Question

Prove that the angles opposite to equal sides of a triangle are equal.

Answer 1

Hint: To solve this question, we will use the special properties of the isosceles triangle that two of its sides are equal and that the altitude is the same as the median. Further, in this problem, we will use the properties of congruence to prove that the angles opposite to equal sides of a triangle are equal.

Complete step-by-step answer:
Before solving the problem, we should know the basics of how we can apply the results of congruency to get the answer to the above problem in hand. For reference to the above solution, we will refer to the following diagram of triangle ABC below.

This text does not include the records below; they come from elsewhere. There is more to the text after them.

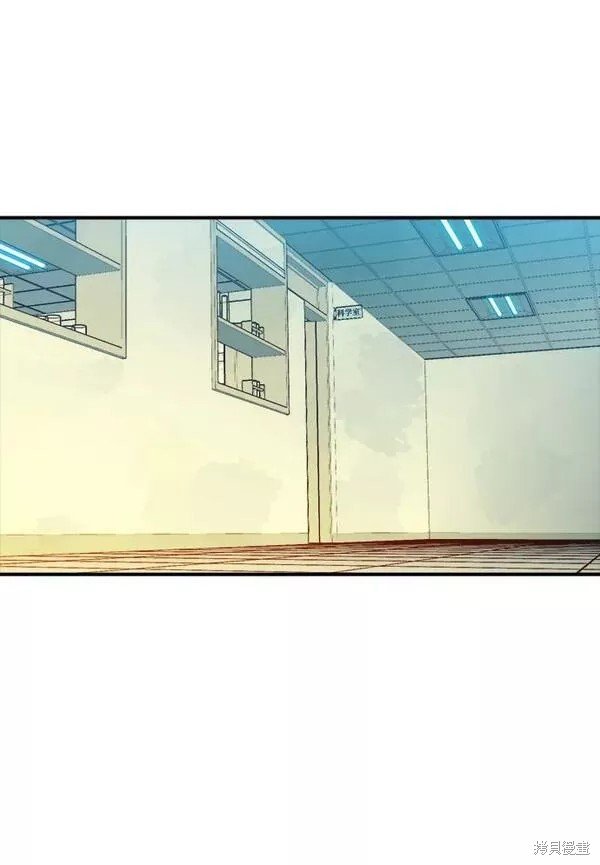 第90话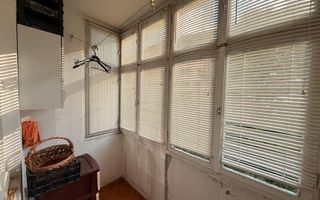 Apartament Mefin | Horia, Closca si Crisan | Platou Izvor - Poză 10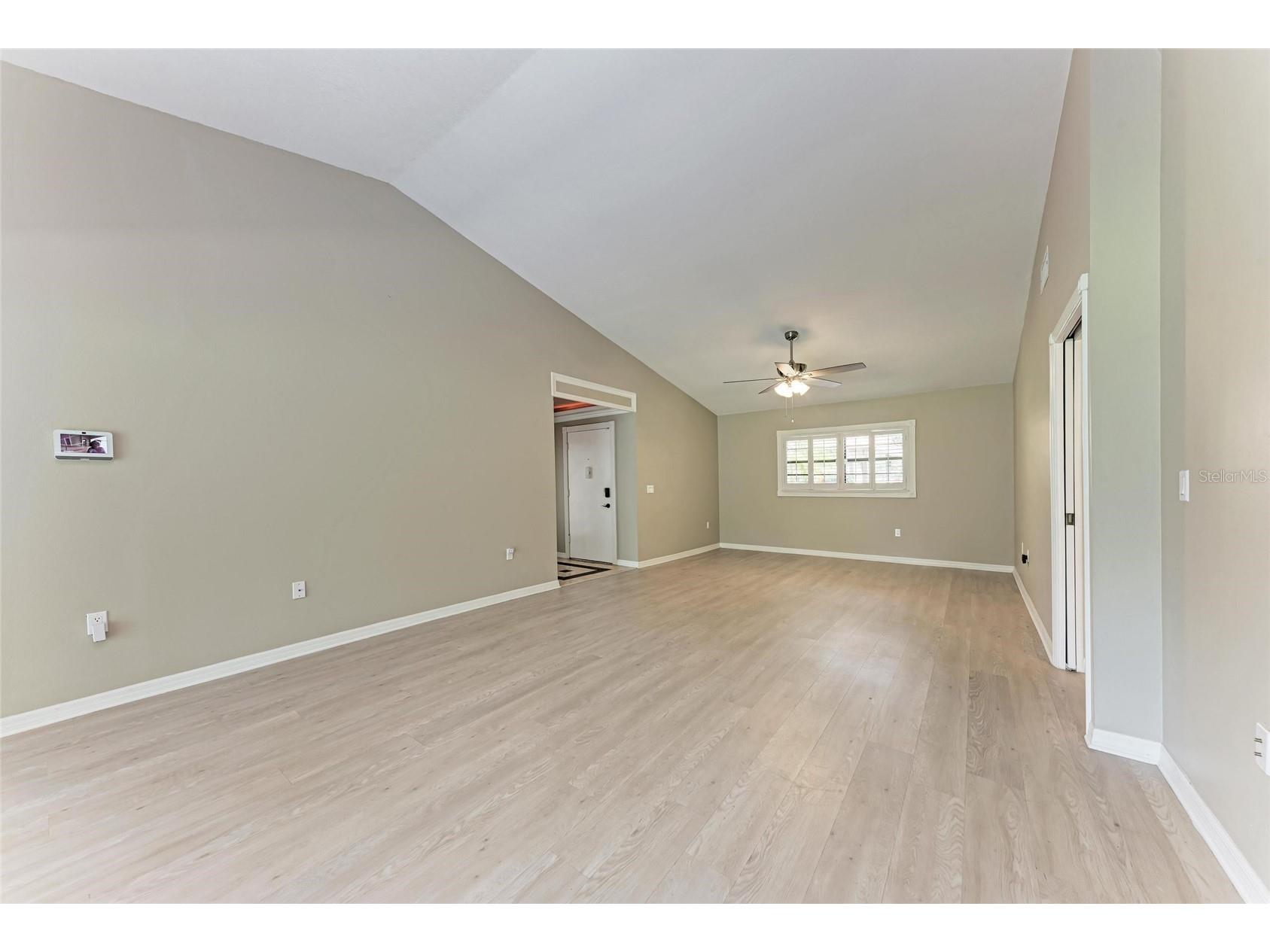 4644 Red Maple Road #1303 Bradenton FL 34210 A4699841 image12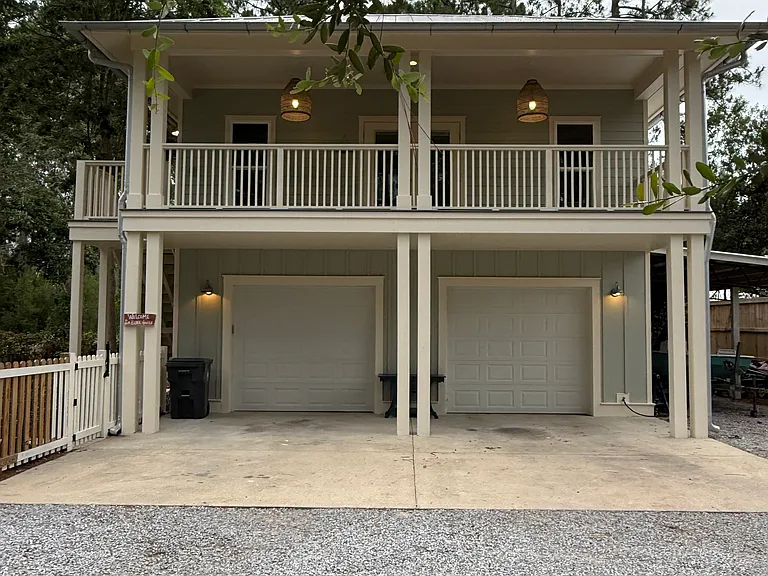 245 Eve Cir — Photo 18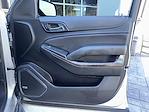 2020 Chevrolet Tahoe RWD SUV for sale #DM4545A - photo 22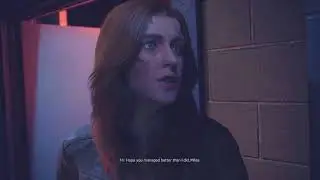 Spider-Man Loses Control and Attacks his Girlfriend MJ | Dark Venom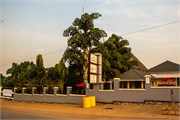 022-DriveUganda1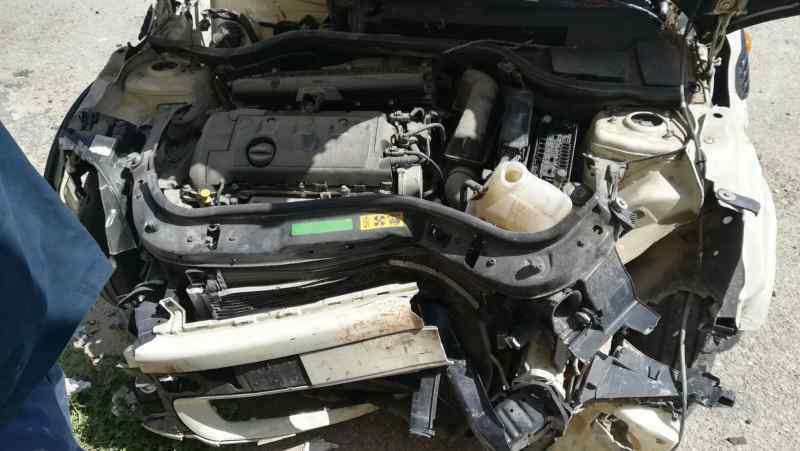 AC compressor MINI MINI (R56) One | B-Parts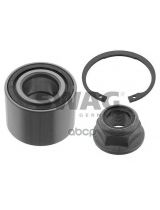 SWAG 60905538 Подшипник ступицы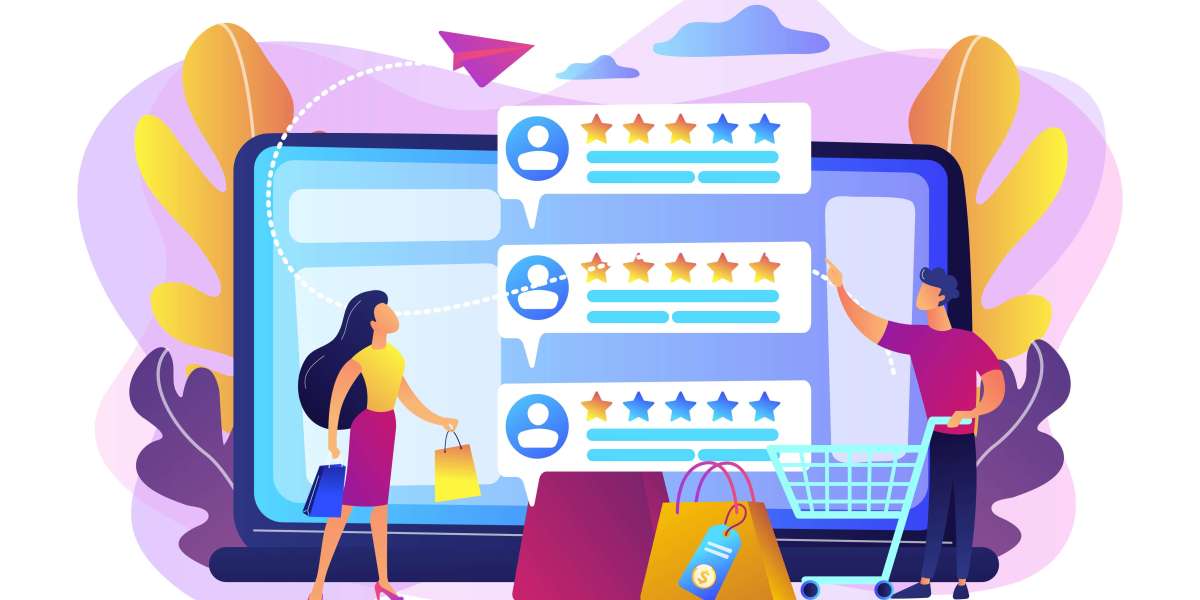 Best Online Reputation Management Company in Miami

Thus, we have a triangle ABC.
Now we will construct a line CD which is perpendicular to the side AB.
We are given that two sides are equal (in this case, we take AC=BC). We would then have to prove that angle A = angle B. Thus, we will consider two triangles, triangle ADC and triangle BDC. From both these triangles, we have,
AC = BC (according to question)
Angle ADC = angle BDC = 90 degrees (CD is the altitude a shown)
CD = CD (common side of both triangles)
Thus, according to the RHS criteria of congruence, which states that two triangles are congruent if both are right-angled, hypotenuse are equal (AC = BC) and one other side is equal (CD = CD). Thus triangles ADC and BDC are congruent to each other. This means all their properties and values are exactly the same. Thus, we can conclude that angle A = angle B.
Hence, proved.

Note: In this problem, we used the RHS criteria to prove the congruence. We also have many other congruence criteria like SSS (side, side side), SAS (side, angle and side), ASA (angle, side and angle) and AAS (angle, angle and side). For example, if two triangles have all the sides of the same length, we can use the SSS criteria to prove their congruency.